The stock market has turned blue, signaling warning lights for our economy. On the 13th, the KOSPI market fell 3.52%, hitting a new yearly low. The KOSDAQ market's decline was even steeper, plummeting 4.72% in just one day. Our stock market, which was struggling to conclude the COVID-19 pandemic situation, now faces another challenging period due to the unfamiliar combination of inflation and economic recession.
The dominant keywords currently controlling the stock market are undoubtedly inflation and recession. Domestic consumer prices in May rose 5.4% compared to the same month last year, marking the largest increase in 14 years. Inflation in the United States is even more severe, with last weekend's reported figure at a staggering 8.6%, the highest in 41 years. Inflation tends not to decrease easily once it rises.
Some in the market are hopeful that the Federal Reserve's aggressive interest rate hikes will soon stabilize inflation. This is an overly complacent view. It is highly likely that inflation will remain at similar levels at least through the third quarter of this year, and only after a prolonged period of aggressive monetary tightening by global central banks will stability be achieved.
If the Fed continues its high-intensity monetary tightening, the possibility of the U.S. and global economies falling into recession is quite high. The Fed raised the benchmark interest rate by 0.5% in May, and it is almost certain that the June FOMC will implement another increase of 0.5% or more.

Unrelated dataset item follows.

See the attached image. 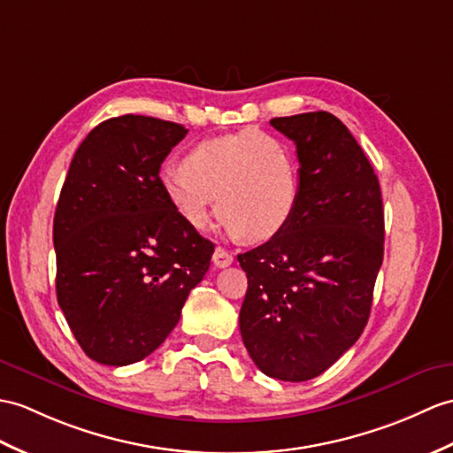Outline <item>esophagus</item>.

A similar rate hike is expected in July as well. Alongside interest rate hikes, the Fed has accelerated liquidity reduction by initiating quantitative tightening (QT) from June. The pace of monetary tightening is unprecedented, and at this speed, it would be unusual if a recession does not occur.
When inflation and recession combine, stagflation occurs. For the MZ generation, this may be a story heard only in economics lectures, as it happened before they were born, but for older generations, stagflation remains a vivid and nightmarish memory. The first oil shock in October 1973 and the subsequent stagflation, followed by the second oil shock in January 1979 and the double-dip recession from 1980 to 1982, engulfed the global economy. That terrifying stagflation now shows signs of reemerging after more than 40 years.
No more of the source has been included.